------ DATA ROWS

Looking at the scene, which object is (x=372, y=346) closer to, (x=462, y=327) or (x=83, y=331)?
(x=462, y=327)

------------
------ DATA ROWS

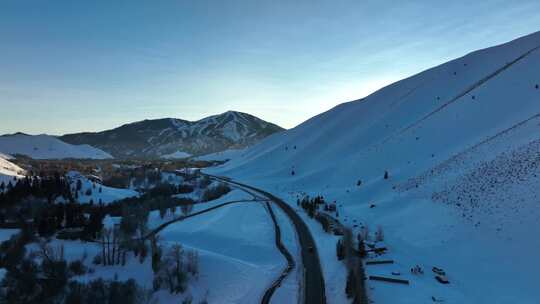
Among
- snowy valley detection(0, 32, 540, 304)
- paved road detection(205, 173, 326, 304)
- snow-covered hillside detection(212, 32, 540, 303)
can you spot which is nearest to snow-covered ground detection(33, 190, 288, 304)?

------------
------ DATA ROWS

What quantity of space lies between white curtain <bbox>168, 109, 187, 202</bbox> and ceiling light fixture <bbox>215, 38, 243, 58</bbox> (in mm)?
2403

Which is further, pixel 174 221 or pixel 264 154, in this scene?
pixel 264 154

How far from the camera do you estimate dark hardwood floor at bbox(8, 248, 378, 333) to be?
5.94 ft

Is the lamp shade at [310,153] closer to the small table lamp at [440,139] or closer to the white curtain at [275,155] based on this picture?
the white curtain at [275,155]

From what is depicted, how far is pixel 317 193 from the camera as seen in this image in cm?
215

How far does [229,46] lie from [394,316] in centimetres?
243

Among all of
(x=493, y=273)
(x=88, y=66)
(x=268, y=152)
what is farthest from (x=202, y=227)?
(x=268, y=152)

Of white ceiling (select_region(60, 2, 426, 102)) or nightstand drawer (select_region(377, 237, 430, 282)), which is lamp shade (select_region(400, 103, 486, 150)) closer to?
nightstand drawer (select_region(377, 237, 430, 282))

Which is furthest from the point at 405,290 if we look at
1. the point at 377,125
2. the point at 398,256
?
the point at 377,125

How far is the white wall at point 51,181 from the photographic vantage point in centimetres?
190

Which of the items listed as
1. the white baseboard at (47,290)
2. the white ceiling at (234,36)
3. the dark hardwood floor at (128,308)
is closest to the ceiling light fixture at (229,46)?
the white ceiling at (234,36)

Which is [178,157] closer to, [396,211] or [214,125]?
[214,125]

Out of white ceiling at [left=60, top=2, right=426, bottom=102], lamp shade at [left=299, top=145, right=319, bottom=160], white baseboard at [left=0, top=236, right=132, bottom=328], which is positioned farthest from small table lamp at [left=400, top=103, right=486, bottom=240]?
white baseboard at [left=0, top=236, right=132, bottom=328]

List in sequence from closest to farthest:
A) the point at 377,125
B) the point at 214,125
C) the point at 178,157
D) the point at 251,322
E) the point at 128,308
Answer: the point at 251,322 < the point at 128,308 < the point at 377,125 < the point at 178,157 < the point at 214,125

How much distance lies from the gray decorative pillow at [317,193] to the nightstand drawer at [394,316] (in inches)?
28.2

------------

Count the lines in the records above that contain the string "camera", treating uppercase and lowercase as different, and reply with the number alone.

* PROBLEM SOLUTION
2